begin

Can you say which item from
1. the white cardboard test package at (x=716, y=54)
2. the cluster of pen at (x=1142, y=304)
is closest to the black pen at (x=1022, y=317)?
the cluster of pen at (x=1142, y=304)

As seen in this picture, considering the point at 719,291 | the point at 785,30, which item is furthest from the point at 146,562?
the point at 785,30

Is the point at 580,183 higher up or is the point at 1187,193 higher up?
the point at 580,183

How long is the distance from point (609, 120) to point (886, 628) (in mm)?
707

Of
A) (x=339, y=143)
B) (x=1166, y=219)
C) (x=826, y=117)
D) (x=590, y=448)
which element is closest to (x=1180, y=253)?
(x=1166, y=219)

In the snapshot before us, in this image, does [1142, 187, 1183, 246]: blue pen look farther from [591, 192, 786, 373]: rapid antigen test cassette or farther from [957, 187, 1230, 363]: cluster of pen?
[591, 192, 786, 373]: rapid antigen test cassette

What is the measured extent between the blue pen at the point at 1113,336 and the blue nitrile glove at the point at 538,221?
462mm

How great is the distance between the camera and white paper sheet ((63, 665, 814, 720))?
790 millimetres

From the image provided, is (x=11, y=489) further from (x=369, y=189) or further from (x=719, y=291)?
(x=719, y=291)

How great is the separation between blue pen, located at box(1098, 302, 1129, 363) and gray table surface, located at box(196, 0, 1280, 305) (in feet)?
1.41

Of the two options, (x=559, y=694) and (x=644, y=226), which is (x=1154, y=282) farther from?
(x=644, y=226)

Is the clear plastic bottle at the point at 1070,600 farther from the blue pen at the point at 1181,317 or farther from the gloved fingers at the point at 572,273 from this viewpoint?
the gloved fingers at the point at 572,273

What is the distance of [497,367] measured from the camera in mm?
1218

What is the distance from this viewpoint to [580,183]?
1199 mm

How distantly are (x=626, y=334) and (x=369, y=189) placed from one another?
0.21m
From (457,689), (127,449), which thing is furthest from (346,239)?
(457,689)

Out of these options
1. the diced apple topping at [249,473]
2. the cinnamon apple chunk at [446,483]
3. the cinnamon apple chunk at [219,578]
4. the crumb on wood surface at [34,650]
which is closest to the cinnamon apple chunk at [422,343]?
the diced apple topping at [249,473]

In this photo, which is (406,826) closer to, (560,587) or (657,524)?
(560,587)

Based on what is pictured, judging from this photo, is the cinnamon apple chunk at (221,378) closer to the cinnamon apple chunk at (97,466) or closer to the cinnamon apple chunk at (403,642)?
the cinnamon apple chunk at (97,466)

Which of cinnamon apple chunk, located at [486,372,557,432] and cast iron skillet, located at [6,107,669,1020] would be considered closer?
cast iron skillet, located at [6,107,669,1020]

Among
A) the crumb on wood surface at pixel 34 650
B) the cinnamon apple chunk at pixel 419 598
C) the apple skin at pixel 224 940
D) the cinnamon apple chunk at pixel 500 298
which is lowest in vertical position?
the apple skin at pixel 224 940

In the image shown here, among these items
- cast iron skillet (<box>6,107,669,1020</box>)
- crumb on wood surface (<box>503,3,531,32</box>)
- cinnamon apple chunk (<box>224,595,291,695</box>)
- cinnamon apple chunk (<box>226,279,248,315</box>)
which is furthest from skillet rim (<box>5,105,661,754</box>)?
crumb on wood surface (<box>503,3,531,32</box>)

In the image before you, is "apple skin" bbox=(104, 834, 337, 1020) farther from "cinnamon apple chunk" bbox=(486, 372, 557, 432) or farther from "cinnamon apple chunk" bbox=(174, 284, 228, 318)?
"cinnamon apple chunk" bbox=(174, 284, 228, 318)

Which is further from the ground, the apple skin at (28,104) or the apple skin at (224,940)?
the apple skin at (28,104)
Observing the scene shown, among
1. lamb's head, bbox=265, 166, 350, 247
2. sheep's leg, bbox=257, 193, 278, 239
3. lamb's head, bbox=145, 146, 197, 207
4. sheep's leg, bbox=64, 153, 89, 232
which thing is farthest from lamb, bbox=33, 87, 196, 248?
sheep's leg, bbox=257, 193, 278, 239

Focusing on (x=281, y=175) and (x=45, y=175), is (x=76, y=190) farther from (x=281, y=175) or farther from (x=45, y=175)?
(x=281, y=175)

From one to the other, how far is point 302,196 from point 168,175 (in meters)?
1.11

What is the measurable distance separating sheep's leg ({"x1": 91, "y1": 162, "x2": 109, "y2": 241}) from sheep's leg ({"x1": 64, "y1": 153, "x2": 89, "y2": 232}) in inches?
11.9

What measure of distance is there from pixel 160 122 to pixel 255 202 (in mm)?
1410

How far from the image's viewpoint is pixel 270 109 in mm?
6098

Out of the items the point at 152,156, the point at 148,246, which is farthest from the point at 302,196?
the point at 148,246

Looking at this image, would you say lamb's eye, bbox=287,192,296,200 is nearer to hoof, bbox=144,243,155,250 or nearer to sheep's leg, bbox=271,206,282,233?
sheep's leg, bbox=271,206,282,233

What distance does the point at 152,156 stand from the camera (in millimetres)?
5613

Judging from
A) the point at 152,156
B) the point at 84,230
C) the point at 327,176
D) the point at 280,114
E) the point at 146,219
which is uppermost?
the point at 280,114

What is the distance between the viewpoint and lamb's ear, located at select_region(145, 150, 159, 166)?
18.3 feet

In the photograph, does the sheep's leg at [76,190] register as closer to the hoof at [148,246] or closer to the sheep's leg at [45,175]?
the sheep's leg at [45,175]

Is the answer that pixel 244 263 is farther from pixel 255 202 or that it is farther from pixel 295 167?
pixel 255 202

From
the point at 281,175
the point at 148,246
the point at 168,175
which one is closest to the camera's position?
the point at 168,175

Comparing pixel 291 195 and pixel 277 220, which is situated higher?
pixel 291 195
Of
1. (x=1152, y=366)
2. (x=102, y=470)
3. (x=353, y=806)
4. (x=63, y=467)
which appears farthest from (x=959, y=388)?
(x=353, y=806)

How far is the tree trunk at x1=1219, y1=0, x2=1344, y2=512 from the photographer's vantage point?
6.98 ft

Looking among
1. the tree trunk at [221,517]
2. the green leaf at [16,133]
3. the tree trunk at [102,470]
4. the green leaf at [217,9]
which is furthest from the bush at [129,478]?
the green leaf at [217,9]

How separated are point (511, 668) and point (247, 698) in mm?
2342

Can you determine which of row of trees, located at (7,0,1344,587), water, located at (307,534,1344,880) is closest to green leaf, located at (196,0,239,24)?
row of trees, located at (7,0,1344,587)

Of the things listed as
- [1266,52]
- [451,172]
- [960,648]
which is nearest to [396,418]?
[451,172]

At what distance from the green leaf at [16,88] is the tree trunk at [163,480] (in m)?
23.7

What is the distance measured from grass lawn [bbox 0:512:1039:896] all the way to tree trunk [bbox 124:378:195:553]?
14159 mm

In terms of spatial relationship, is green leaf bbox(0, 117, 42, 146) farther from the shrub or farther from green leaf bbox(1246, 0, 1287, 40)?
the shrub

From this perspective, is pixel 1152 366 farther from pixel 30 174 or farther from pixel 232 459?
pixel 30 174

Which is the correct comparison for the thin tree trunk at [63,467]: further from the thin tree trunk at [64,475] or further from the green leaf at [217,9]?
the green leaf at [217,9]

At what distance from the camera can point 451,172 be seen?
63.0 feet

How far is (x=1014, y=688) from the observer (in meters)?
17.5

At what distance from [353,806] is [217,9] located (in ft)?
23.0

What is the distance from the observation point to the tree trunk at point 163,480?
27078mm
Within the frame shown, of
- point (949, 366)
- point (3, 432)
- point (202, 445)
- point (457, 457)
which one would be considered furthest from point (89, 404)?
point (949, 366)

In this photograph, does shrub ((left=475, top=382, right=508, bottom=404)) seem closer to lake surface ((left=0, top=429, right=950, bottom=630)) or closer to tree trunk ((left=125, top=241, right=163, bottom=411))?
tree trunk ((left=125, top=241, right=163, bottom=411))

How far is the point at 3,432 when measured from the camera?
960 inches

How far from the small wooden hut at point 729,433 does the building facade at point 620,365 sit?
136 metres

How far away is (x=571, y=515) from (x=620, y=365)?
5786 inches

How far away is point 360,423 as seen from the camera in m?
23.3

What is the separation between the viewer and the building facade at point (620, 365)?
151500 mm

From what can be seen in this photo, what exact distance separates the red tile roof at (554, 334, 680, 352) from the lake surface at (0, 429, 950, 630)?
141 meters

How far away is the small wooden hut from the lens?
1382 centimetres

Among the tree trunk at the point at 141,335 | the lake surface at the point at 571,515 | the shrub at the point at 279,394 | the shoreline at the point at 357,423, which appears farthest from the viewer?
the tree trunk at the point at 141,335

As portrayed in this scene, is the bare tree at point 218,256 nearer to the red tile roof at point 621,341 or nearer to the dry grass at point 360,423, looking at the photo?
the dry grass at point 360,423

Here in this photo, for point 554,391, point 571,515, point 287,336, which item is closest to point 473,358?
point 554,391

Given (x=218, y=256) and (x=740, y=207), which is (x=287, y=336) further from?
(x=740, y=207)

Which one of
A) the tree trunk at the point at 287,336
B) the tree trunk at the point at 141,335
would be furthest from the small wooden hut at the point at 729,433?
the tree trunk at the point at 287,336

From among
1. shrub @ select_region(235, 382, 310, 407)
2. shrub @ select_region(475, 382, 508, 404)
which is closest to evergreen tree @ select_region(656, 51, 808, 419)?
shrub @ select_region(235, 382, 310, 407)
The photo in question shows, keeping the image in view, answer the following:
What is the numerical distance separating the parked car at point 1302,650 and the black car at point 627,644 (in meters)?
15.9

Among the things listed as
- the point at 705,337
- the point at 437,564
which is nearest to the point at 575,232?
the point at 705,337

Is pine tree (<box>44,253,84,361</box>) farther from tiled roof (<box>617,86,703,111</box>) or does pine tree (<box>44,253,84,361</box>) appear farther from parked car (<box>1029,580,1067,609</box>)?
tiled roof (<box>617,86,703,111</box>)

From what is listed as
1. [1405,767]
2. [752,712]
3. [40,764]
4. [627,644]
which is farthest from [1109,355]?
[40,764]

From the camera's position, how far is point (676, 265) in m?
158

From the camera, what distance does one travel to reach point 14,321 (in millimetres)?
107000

end

TASK INSTRUCTIONS →
From the line holding "Among the things listed as" through the last line above, reproduce each line exactly and add nothing.

WRITTEN SOLUTION →
Among the things listed as
- the point at 705,337
- the point at 437,564
which is nearest to the point at 575,232?
the point at 705,337

Is pine tree (<box>44,253,84,361</box>) farther from tiled roof (<box>617,86,703,111</box>) or does pine tree (<box>44,253,84,361</box>) appear farther from parked car (<box>1029,580,1067,609</box>)?
tiled roof (<box>617,86,703,111</box>)

From what is listed as
1. [1405,767]
2. [752,712]
3. [40,764]
4. [627,644]
which is farthest from [1109,355]?
[40,764]

From the camera's position, how far is point (676, 265) in m?
158

From the camera, what distance does one travel to reach point 14,321 (in millimetres)?
107000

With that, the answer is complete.